まんが日本昔ばなし「貧乏神と福の神」
ものすごく貧乏な男がいたが、それは家に貧乏神が住んでいたからだった。その暮らしを見かねた村の人たちが、その男に嫁を世話してやった。嫁はとても働き者で朝から晩まで良く働いた。それにつられて男もせっせと働いたので、貧乏神はだんだん居づらくなってきた。
ある年の大晦日、夫婦が年越しの支度も済ませて正月を迎えようとしていると、天井裏から泣き声が聞こえる。見てみると貧乏神が泣いていて、明日福の神がやってくるので、それまでに家を出なくてはならないと言う。
やさしい夫婦は貧乏神にずっといても良いというので、貧乏神は今度は嬉しくて泣いた。除夜の鐘がなり、福の神がやってくるなり、貧乏神を力ずくで追い出しにかかった。貧乏神と福の神の押し合いになり、貧乏神が押されていると夫婦がこれを助けて福の神を家の外に追い出した。

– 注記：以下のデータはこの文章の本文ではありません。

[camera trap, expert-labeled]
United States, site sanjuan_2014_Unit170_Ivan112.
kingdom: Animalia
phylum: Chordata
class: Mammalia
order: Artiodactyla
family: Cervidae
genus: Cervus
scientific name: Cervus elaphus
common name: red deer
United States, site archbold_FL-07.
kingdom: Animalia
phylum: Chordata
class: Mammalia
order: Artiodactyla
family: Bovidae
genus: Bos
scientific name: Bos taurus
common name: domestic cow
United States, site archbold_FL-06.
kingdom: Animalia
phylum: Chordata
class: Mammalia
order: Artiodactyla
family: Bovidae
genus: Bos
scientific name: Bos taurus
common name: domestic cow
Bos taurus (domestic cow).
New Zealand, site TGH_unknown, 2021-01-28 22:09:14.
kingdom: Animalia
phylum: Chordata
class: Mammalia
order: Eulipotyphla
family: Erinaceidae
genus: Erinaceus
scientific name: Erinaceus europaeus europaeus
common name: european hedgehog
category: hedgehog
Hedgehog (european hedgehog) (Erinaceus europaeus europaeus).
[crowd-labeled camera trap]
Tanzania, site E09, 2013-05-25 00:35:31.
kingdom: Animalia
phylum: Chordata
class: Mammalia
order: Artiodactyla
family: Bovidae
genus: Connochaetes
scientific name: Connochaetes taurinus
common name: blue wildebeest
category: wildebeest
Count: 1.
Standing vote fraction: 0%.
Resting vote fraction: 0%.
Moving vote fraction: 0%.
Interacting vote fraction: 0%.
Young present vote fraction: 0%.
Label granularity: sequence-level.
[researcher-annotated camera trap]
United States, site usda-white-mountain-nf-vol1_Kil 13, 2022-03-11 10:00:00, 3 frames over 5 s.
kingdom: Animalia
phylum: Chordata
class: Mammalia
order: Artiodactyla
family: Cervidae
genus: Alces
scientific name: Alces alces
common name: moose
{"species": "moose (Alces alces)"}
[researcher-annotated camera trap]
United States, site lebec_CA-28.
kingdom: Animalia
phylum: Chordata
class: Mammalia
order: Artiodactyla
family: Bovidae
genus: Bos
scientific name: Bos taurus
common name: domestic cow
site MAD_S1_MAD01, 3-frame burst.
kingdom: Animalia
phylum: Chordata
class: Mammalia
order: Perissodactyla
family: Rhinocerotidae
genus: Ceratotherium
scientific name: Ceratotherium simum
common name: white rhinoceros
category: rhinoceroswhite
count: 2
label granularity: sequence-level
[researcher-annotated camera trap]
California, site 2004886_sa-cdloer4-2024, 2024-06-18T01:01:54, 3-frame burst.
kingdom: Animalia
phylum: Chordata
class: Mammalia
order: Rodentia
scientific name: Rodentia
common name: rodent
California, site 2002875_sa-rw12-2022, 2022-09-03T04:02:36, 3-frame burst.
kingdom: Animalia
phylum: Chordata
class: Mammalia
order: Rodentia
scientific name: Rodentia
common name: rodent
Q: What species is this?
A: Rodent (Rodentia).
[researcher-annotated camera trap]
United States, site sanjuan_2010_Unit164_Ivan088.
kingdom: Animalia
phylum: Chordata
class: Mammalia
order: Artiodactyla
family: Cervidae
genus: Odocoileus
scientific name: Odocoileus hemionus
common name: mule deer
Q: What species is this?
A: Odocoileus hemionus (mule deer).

驚いたのは福の神。自分は歓迎されるものとばかり思っていたので、呆然としてしまった。しばらく考えていたが、首をひねりながらもと来た道を帰っていった。その後、貧乏神の住むこの家は金持ちにはならなかったが、それでも結構幸せに暮らしたとさ。
まんが日本昔ばなし「しっぽの釣り」
山に何日も雪が降り続き、食べ物がなくて、腹の空かせた狐が里に降りてきた。
そこでかわうそに出会い、魚をとる方法を教えて貰う。しかしかわうそは狐を騙そうとして嘘を教えることにした。夜中に湖に行き、厚い氷の張ったところにぽっかり穴があいていたら、そこにしっぽを垂らすと大きな魚がかかると教える。
その嘘をすっかり信じた狐は、かわうそに言われたとおり、ものすごく寒い日の夜、氷にはった湖にあいた穴を見つけ、冷たいのを我慢してしっぽを垂らした。
じっとまっているとだんだん湖の氷が凍ってきて狐のしっぽは厚い氷に挟まれてしまった。しかしそれを大きな魚だと勘違いした狐は力一杯引っ張ると、しっぽはちぎれてしまったそうな。